Asked to comment on the fifth anniversary of the Ethiopian crash, the company responded: “We will never forget the lives lost on Ethiopian Airlines Flight 302 and Lion Air Flight 610 and their loved ones. The memory of these people and the hard lessons we learned from these accidents drive us every day to maintain our responsibility to everyone who depends on the safety and quality of our products.”
But the victims' families are not satisfied with that statement or other apologies issued by Boeing and its executives over the past five years.
They say they will not stop pushing for changes at Boeing until the company's top management is replaced.”It's Boeing management's fault. Until David Calhoun and director of 'security' Mike Delaney leave, this will not change,” Stumo said.

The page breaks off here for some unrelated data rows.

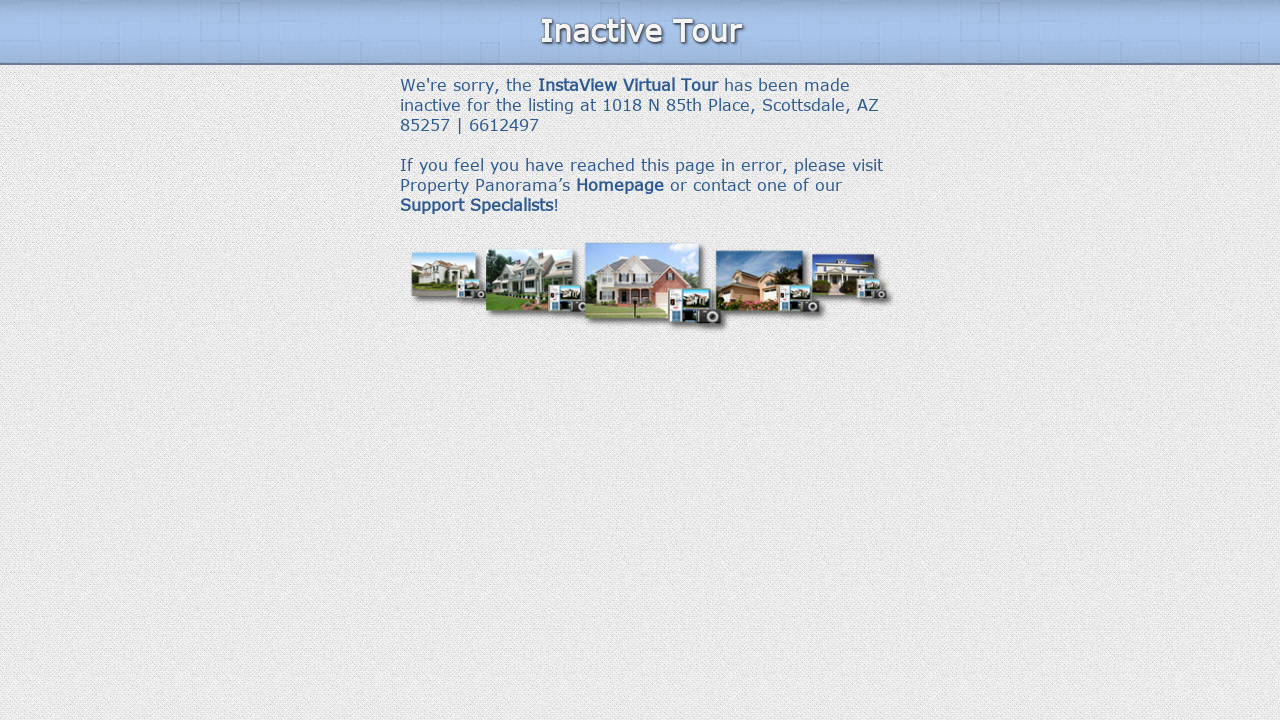

--- FILE ---
content_type: text/html; charset=utf-8
request_url: https://www.propertypanorama.com/instaview-tour/armls/6612497
body_size: 951
content:
<?xml version="1.0" encoding="UTF-8"?>
<!DOCTYPE html PUBLIC "-//W3C//DTD XHTML 1.0 Strict//EN" "http://www.w3.org/TR/xhtml1/DTD/xhtml1-strict.dtd">
<html xmlns="http://www.w3.org/1999/xhtml" xml:lang="en" lang="en">
<head>
    <title>Inactive Virtual Tour - 
    
        1018 N 85th Place,
    

Scottsdale, AZ 85257 | 6612497
</title>
    <meta name="viewport" content="width=device-width, initial-scale=1.0">
    <meta name="description" content="MLS listing number 6612497.
    We're sorry, the InstaView Virtual Tour you are trying to view has been made
    inactive for the listing at 
    
        1018 N 85th Place,
    

Scottsdale, AZ 85257 | 6612497
">
    <link href="/static/common/css/mainstyle.css" rel="stylesheet" type="text/css" media="screen" />
    <link href="/static/common/css/404.css" rel="stylesheet" type="text/css" media="screen" />
        <script> //Google Analytics
      (function(i,s,o,g,r,a,m){i['GoogleAnalyticsObject']=r;i[r]=i[r]||function(){
      (i[r].q=i[r].q||[]).push(arguments)},i[r].l=1*new Date();a=s.createElement(o),
      m=s.getElementsByTagName(o)[0];a.async=1;a.src=g;m.parentNode.insertBefore(a,m)
      })(window,document,'script','//www.google-analytics.com/analytics.js','ga');
      ga('create', 'UA-43115028-1', 'propertypanorama.com');
      ga('send', 'pageview');
    </script>

</head>
<body>
    <div id="header_bg">
        <div class="astrolyte_header">Inactive Tour</div>
    </div>
    <div class="error_container">
        <p>We're sorry, the <a href="https://propertypanorama.com">InstaView</a> <a href="https://propertypanorama.com">Virtual
            Tour</a> has been made inactive for the listing at 
    
        1018 N 85th Place,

“It’s a swampy cesspool,” he added.
Stumo and some other victims' family members met with former Boeing CEO Dennis Muilenburg in 2019 after he testified about the Washington crashes.
Asked if he would like to reunite with Calhoun, Stumo took a long pause before responding: “I’m not sure.”
But Kuria said he would like to meet with Calhoun and other Boeing executives.
“Just to know how these people sleep at night. How you kiss your children and hug your wife, knowing that there is a group of families who will never be able to do that because of the decisions made,” she said.
Source: CNN Brasil

Bruce Belcher is a seasoned author with over 5 years of experience in world news. He writes for online news websites and provides in-depth analysis on the world stock market. Bruce is known for his insightful perspectives and commitment to keeping the public informed.